Task description
Can you reproduce the data below, swapping "How much distance separates" for "How far apart are" and leaving everything else unchanged?

Data rows
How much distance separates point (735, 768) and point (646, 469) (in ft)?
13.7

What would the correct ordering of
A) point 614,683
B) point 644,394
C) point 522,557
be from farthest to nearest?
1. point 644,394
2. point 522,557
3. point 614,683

Reply to the task
How far apart are point (735, 768) and point (646, 469) (in ft)?
13.7

What would the correct ordering of
A) point 614,683
B) point 644,394
C) point 522,557
be from farthest to nearest?
1. point 644,394
2. point 522,557
3. point 614,683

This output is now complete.